The Drunkard's Walk: How Randomness Rules Our Lives
- Author: Leonard Mlodinow
- Language: English
- Subject: Randomness, probability
- Genre: Non-fiction
- Published: 2008 (Pantheon Books)
- Publication place: United States
- Pages: 272 pp.
- ISBN: 978-0-375-42404-5
- Dewey Decimal: 519.2-dc22 2007042507
- LC Class: QA273.M63 2008

= The Drunkard's Walk =

2008 book by Leonard Mlodonow

The Drunkard's Walk: How Randomness Rules Our Lives is a 2008 popular science book by American physicist and author Leonard Mlodinow, which became a New York Times bestseller and a New York Times notable book.

==Overview==
The Drunkard's Walk discusses the role of randomness in everyday events, and the cognitive biases that lead people to misinterpret random events and stochastic processes. The title refers to a certain type of random walk, a mathematical process in which one or more variables change value under a series of random steps.
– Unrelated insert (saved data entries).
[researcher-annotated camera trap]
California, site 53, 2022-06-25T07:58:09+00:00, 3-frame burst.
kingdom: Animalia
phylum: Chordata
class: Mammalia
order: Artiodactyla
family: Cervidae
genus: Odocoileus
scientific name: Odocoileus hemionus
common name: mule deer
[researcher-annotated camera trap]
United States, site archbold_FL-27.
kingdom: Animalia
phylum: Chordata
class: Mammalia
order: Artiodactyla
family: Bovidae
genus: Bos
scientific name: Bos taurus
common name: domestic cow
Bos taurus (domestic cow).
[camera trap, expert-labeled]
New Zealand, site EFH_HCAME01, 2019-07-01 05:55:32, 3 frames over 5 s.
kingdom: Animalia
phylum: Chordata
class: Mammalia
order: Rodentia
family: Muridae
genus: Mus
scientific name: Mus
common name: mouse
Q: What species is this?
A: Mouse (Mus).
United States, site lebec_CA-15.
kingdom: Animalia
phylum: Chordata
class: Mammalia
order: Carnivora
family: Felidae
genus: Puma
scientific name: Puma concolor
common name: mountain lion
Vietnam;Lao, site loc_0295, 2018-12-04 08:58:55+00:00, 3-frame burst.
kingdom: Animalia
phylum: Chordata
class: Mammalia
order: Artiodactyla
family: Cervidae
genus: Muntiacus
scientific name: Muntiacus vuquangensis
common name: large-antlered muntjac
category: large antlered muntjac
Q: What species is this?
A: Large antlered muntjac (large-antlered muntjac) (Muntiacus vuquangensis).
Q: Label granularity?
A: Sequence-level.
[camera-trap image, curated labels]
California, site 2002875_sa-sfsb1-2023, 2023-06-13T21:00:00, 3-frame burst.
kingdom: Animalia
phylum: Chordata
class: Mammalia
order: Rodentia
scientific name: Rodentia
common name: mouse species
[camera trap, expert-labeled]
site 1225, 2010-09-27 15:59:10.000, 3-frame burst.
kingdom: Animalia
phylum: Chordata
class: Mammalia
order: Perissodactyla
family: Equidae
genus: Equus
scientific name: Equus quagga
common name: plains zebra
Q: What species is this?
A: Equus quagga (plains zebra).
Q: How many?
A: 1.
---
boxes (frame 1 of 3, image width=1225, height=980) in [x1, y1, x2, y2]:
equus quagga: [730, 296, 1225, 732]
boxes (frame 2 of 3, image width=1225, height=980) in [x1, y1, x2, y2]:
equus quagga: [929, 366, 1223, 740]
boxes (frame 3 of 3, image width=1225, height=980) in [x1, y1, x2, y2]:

Mlodinow discusses the contributions of mathematical heavyweights Jacob Bernoulli, Pierre-Simon Laplace, and Blaise Pascal, and introduces basic statistical concepts such as regression toward the mean and the law of large numbers, while discussing the role of probability in examples from wine ratings and school grades to political polls.

==Reception==
In 2008 the Committee for Skeptical Inquiry (CSICOP) awarded Mlodinow the Robert P. Balles Prize for Critical Thinking for the book.